È stata una vera e propria battaglia quella che si è combattuta sabato scorso a Bengasi, nell’est della Libia, quando un nutrito gruppo di dimostranti ha assaltato il quartier generale della Prima brigata della Libya Shield (“Scudo”), sigla che riunisce diverse milizie degli ex “ribelli” (tuwar) anti-Gheddafi e che, almeno in linea teorica, risponde al ministero dell’Interno. Il bilancio degli scontri è di almeno 31 morti e oltre un centinaio di feriti. Il giorno successivo, dopo un’audizione in Parlamento, il capo di Stato maggiore delle forze armate libiche Yussef al Mangoush (foto) ha presentato le proprie dimissioni che sono state subito accettate. Il suo vice Salem al-Gnaidy ha assunto la guida ad interim delle forze armate in attesa della nomina di un nuovo capo di Stato maggiore.
Secondo le testimonianze riportata anche dal Libya Herald, sabato circa 200 manifestanti, alcuni dei quali armati, si sono radunati di fronte alla caserma della milizia nel quartiere di Sidi Khalifa (Bengasi est) chiedendone l’allontanamento e lo scioglimento. Non è chiaro chi abbia cominciato a sparare, ma ben presto sono iniziati i combattimenti, durante i quali si sono registrate anche diverse esplosioni. A un certo punto sono dovute intervenire anche le forze speciali dell’esercito libico per prendere possesso dell’edificio. La maggior parte delle vittime si contano tra i manifestanti, ma risultano diversi morti anche tra i membri della Libya Shield.
Non è chiaro neanche chi sia stato a organizzare la manifestazione di protesta. Secondo alcuni sarebbero stati i federalisti.
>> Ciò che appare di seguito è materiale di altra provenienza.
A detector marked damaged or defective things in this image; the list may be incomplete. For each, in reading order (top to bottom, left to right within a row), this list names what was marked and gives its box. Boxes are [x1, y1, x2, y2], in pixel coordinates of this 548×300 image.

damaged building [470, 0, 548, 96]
Proprio la scorsa settimana migliaia di persone sono scese in piazza nella città di Al Marj, una novantina di chilometri a est di Bengasi, per dichiarare l’autonomia della Cirenaica (ricca di petrolio e storicamente “avversaria” della Tripolitania) dal governo di Tripoli. A capo delle rivendicazioni autonomiste c’è il Consiglio della Cirenaica, un partito politico locale guidato da Ahmed Zoubair al-Senoussi, cugino del re Idris I, deposto da Gheddafi nel 1969.
Secondo altri, ad assaltare il quartier generale della Libya Shield sono stati “semplici cittadini” (ma comunque abbondantemente armati) stanchi dello strapotere delle milizie non inquadrate nella polizia e nell’esercito regolari. Anche durante i funerali delle vittime, fortunatamente conclusisi senza incidenti, sono risuonati slogan contro le milizie armate.
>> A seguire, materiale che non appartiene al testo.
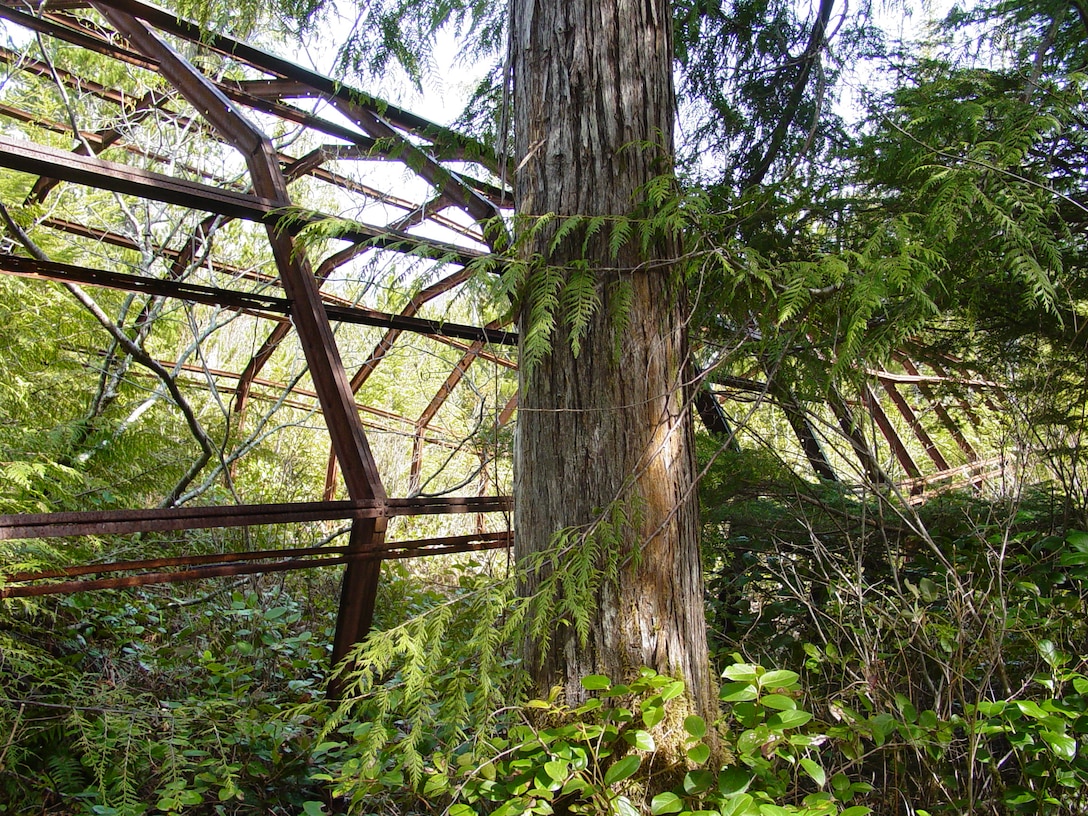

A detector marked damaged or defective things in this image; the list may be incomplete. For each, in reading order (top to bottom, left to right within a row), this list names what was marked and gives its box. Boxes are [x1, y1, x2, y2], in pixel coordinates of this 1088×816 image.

Nel frattempo il Parlamento ha approvato una risoluzione nella quale chiede con urgenza al governo di compiere “tutti i passi necessari per porre fine alla presenza di gruppi armati non autorizzati”. Inoltre si propone un piano per integrare nel giro di un paio di settimane gli ex “ribelli” nell’esercito, ma solo singolarmente e non all’interno delle formazioni paramilitari nelle quali hanno combattuto.
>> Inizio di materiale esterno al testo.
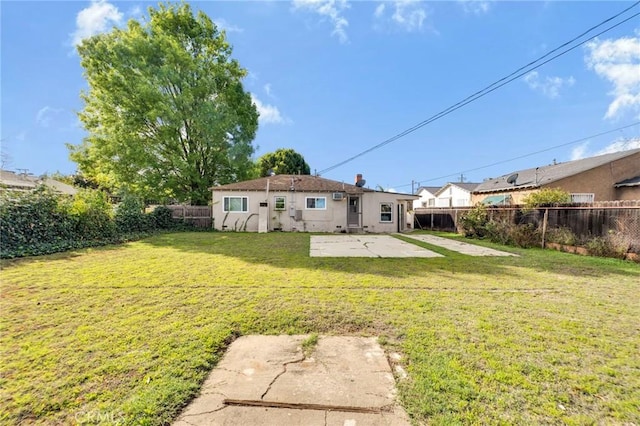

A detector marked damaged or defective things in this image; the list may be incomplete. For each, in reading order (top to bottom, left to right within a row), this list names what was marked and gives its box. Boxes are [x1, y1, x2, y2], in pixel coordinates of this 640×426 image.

cracked concrete [172, 334, 408, 424]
Da parte sua il premier libico Ali Zeidan ha annunciato che darà l’ennesimo ultimatum ai miliziani per il disarmo. Tuttavia i precedenti tentativi in questo senso si sono già dimostrati fallimentari. Anche perché attualmente le milizie non solo possono competere (e anzi superare) con le forze armate governative per numero ed equipaggiamento, ma paradossalmente rappresentano anche uno strumento indispensabile per il controllo del territorio. E questo a Tripoli lo sanno bene. Tanto che la settimana scorsa Zeidan ha annunciato l’intenzione di schierare i miliziani a supporto dell’esercito nel sud del Paese, per controllare la vasta e turbolenta zona desertica lungo la frontiera. Il tutto in cambio di un “incentivo” di 1.200 dollari.
Non è un caso che sabato un portavoce militare ha definito l’attacco al quartier generale della Libya Shield come “una aggressione contro una forza di riserva dell’Esercito libico”. Il problema è che queste formazioni di ex tuwar, pur se formalmente dipendenti da Tripoli, agiscono in piena autonomia. Come ha dimostrato l’assedio dello scorso anno a Bani Walid, considerata una roccaforte gheddafiana, che è durato oltre un mese nonostante il parere contrario del governo. Tra i protagonisti di quel sanguinoso assedio c’erano proprio gli uomini della Libya Shield, che arrivarono a bloccare i rappresentanti governativi che cercarono di trattare con gli assediati.